Father’s Day

On June 19, 1983, the bulletin of Hamill Road Baptist Church in Chattanooga, Tennessee where we attended had this poem that I thought is worth sharing on this Father’s Day.

 

To My Grown-Up Son

 

My hands were busy through the day,

I didn’t have much time to play

The little games you asked me to,

I didn’t have much time for you.

 

I’d wash your clothes; I’d sew and cook,

But when you’d bring your picture book

And ask me, please, to share your fun,

I’d say, “A little later son.”

 

I’d tuck you in all safe at  night,

And hear  your prayers, turn out the light,

Then tiptoe softly to the door,

I wish I’d stayed a minute more.

 

For life is short, and years rush past,

A  little boy grows up so fast,

No longer is he at your side,

His precious secrets to confide.

 

The picture books are put away,

There are no children’s games to play,

No goodnight kiss, no prayers to hear,

That all belongs to yesteryear.

 

My hands once busy, now lie still,

The days are long and hard to fill,

I wish I might go back and do,

The little things you asked me to.

 

Alice E. Chase

 

This was written from mom to son, but with a few changes, it could be from a father to a son. It shows us the regrets of parenting, like, “Oh, I wish I had done things differently.” One of the things that parents, fathers, can do is influence their children in the things of God.

Ephesians  6:4  And, ye fathers, provoke not your children to wrath: but bring them up in the nurture and admonition of the Lord.

Some parents make a foolish statement and say, “When it comes to religion, I’ll let them decide for themselves.” How foolish. If parents do not influence their children for God, who is?  The ads will! The press will! The radio, TV, and internet will! The movies will! The neighbors will! Businesses will! Social media will! Parents use their influence on pets, house cleaning, and landscapes. Why don’t they choose to use their influence on that which counts.

Jeremiah seems to touch on this in chapter 12, verse 7, “I have forsaken mine house, I have left mine heritage; I have given the dearly beloved of my soul into the hand of her enemies.”

Psalm 127:3  Lo, children are an heritage of the LORD: and the fruit of the womb is his reward.

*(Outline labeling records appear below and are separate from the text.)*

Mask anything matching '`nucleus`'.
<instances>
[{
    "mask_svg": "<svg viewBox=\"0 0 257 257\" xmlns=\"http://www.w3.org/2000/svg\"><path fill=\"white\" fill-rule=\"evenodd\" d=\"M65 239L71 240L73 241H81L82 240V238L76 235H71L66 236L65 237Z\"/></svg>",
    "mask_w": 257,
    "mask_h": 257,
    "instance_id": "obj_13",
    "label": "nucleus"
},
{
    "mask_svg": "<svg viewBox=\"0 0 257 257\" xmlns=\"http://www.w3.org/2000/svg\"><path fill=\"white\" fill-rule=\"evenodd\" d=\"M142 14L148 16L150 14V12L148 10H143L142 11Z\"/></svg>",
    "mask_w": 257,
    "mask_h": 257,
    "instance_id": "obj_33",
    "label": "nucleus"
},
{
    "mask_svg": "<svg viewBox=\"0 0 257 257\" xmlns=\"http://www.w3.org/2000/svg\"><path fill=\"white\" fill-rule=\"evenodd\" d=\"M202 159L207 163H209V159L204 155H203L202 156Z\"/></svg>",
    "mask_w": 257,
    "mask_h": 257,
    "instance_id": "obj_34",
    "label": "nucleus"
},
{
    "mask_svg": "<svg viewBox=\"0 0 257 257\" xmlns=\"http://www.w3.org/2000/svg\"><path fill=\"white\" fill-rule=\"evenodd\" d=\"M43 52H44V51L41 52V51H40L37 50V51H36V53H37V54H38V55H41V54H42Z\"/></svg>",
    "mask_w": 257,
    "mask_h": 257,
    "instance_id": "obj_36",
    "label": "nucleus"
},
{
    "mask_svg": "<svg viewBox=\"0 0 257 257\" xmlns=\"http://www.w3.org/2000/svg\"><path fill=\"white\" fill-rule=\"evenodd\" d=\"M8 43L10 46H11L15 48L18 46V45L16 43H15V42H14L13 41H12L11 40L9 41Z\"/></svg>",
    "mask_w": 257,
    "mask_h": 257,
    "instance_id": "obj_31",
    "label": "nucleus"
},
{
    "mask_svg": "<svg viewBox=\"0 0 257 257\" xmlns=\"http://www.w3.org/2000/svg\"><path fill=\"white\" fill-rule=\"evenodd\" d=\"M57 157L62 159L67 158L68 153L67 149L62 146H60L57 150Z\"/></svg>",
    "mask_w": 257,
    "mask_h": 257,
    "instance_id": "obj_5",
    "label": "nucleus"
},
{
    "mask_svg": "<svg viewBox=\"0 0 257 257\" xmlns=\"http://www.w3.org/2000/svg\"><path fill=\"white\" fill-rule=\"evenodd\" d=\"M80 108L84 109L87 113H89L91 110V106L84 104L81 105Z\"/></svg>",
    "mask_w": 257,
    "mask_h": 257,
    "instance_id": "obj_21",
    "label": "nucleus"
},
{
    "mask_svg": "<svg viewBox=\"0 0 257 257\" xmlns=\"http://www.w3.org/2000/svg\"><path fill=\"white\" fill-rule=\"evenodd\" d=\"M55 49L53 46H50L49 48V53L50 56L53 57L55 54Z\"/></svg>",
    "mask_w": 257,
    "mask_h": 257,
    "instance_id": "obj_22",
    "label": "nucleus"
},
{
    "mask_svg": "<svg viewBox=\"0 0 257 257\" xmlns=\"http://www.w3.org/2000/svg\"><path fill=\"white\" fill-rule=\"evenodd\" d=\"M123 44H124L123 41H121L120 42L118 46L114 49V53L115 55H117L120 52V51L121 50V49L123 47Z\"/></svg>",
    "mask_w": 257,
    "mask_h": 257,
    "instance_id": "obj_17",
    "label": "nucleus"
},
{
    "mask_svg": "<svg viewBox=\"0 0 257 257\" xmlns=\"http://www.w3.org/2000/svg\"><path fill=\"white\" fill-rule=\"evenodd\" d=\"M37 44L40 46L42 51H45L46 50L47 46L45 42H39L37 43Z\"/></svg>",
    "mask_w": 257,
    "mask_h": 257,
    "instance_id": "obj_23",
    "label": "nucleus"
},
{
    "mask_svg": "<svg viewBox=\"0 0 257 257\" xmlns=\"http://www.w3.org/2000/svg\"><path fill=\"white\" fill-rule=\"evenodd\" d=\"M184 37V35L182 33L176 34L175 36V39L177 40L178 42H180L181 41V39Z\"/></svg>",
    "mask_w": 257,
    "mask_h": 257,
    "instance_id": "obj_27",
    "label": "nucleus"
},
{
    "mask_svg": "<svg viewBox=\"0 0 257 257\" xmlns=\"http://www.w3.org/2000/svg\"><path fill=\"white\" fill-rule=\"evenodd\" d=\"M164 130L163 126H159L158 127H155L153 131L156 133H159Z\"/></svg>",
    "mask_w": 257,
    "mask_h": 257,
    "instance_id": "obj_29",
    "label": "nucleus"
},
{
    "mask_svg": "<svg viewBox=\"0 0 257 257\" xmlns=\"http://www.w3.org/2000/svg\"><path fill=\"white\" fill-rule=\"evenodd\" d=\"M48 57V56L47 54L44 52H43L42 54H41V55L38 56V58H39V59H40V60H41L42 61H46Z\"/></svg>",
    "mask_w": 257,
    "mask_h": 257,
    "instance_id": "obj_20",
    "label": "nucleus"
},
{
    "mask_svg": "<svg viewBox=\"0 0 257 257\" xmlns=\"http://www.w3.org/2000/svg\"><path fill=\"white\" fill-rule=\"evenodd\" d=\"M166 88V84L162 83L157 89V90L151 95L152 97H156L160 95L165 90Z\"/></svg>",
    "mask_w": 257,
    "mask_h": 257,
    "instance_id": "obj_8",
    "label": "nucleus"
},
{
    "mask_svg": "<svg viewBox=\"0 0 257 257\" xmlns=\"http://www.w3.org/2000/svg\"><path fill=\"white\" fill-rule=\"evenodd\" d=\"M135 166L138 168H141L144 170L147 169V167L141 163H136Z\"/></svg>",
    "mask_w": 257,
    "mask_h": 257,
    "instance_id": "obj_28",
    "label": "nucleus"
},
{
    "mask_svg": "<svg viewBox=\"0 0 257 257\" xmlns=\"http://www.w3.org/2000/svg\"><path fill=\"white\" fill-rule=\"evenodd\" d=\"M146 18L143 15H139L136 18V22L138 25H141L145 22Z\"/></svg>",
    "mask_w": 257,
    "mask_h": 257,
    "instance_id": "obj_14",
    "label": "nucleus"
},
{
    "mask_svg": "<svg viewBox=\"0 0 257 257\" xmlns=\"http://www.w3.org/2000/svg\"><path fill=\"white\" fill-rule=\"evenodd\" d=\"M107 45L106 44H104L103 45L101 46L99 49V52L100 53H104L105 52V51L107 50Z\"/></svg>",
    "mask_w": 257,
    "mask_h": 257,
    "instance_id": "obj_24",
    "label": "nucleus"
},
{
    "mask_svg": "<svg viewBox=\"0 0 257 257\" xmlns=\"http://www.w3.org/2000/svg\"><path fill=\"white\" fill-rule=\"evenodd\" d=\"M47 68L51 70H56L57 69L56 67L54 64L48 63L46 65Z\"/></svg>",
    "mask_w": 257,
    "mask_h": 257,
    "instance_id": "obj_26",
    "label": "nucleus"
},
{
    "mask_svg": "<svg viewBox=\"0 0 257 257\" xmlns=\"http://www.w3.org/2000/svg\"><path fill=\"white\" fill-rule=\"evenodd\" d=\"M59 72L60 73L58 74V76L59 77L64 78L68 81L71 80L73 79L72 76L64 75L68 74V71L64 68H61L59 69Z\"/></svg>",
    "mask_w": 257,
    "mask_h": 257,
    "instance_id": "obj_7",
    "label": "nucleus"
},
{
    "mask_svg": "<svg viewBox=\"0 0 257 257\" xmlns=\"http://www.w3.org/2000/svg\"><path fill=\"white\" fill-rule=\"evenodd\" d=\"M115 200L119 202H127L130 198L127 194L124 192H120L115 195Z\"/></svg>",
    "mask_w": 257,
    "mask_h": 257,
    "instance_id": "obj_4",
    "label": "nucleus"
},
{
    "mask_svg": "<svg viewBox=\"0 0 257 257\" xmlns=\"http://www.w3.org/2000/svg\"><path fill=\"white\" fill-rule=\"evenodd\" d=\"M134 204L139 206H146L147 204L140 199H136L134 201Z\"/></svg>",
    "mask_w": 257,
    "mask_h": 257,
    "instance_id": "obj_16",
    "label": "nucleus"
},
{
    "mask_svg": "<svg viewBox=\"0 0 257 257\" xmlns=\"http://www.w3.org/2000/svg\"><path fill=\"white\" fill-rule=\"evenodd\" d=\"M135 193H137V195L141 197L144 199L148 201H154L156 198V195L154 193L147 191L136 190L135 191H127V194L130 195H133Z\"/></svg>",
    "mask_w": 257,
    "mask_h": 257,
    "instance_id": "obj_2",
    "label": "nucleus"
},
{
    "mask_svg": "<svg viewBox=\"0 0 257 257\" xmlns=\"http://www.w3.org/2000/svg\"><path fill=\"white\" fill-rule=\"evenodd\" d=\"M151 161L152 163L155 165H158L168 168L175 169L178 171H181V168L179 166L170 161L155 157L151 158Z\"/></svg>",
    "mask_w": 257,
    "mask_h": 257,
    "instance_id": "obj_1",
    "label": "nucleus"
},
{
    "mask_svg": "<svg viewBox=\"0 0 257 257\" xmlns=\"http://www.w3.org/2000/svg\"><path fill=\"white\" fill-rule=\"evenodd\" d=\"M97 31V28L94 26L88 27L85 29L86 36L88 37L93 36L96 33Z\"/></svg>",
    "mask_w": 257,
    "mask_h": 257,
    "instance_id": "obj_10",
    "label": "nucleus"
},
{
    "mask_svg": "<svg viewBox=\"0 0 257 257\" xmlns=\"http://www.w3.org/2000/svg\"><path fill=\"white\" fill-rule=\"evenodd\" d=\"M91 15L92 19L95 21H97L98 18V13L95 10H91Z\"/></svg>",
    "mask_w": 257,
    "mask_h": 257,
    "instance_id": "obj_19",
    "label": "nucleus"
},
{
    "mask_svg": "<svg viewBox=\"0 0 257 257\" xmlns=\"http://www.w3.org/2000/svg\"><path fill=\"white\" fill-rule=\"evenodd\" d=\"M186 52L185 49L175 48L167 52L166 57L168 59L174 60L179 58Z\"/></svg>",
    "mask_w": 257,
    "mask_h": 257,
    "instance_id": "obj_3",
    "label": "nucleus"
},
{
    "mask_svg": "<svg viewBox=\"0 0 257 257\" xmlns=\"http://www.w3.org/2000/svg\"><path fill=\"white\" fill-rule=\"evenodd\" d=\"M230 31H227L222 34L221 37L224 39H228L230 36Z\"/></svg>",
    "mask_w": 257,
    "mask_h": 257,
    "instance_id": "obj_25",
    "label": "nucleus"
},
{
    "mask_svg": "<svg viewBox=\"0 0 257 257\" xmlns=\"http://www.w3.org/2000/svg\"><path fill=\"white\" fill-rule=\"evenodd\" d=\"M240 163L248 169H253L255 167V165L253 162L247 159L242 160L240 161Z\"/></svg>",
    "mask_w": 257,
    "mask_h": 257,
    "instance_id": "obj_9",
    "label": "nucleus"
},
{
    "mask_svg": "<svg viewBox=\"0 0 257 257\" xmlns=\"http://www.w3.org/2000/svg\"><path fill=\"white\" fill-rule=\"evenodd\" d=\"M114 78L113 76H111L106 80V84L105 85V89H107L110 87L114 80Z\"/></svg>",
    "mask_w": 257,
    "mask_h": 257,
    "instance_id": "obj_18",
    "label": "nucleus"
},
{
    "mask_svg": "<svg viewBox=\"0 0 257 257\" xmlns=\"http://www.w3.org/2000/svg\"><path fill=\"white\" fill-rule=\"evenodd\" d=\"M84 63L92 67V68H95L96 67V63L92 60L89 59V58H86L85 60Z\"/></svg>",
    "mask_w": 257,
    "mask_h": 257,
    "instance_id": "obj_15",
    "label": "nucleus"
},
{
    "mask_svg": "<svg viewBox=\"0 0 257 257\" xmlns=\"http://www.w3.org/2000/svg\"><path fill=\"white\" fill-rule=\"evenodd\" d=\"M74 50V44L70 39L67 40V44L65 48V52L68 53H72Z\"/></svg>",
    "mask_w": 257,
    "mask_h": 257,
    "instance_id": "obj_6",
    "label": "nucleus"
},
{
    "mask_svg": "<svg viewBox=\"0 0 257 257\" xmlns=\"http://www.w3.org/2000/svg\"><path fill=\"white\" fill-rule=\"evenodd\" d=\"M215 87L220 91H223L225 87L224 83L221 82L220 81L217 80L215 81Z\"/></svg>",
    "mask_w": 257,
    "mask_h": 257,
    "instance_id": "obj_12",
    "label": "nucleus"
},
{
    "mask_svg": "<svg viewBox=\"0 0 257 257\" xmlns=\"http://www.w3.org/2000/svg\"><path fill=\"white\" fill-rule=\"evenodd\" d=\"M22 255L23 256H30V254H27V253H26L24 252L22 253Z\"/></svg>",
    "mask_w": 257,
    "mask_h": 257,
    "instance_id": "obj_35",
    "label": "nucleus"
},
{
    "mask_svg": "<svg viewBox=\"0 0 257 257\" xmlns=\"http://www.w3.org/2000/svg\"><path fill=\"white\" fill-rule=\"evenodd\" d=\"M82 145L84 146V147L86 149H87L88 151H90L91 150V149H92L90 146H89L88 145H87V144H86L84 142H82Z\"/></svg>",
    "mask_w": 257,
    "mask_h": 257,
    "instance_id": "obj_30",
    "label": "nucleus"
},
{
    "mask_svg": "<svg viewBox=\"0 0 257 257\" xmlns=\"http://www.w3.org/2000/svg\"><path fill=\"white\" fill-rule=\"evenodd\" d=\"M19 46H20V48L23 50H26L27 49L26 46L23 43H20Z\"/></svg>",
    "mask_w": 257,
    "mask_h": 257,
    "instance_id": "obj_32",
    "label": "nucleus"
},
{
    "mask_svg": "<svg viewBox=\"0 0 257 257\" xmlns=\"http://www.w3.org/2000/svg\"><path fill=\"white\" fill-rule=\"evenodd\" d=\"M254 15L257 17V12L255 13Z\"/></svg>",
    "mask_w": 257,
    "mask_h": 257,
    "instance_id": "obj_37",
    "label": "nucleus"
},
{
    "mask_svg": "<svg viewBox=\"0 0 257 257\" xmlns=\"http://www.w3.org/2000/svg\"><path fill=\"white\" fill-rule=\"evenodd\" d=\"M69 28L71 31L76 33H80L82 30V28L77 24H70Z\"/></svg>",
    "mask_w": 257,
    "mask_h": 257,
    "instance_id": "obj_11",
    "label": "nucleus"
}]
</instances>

May the absentee dads come home to their heritage today, for they have a wonderful job to do.

 

Dad’s Greatest Job

 

I may never me as clever as my neighbors down the street,

I may never be as wealthy as some other men I meet;

I may never have the glory that some other men have had,

But I’ve got to be a successful as a little fellow’s Dad.

 

There are certain dreams I cherish that I’d like to see come true,

There are things I would accomplish ‘ere my working time is through,

But the task my heart is set on is to guide a little lad

And to make myself successful as that little fellow’s Dad.

 

I may never get earth’s glory; I may never gather gold;

Men may count me as a failure when my business life is told;

But if he who follows after is a Christian, I’ll be glad,

For I’ll know I’ve been successful as a little fellow’s Dad.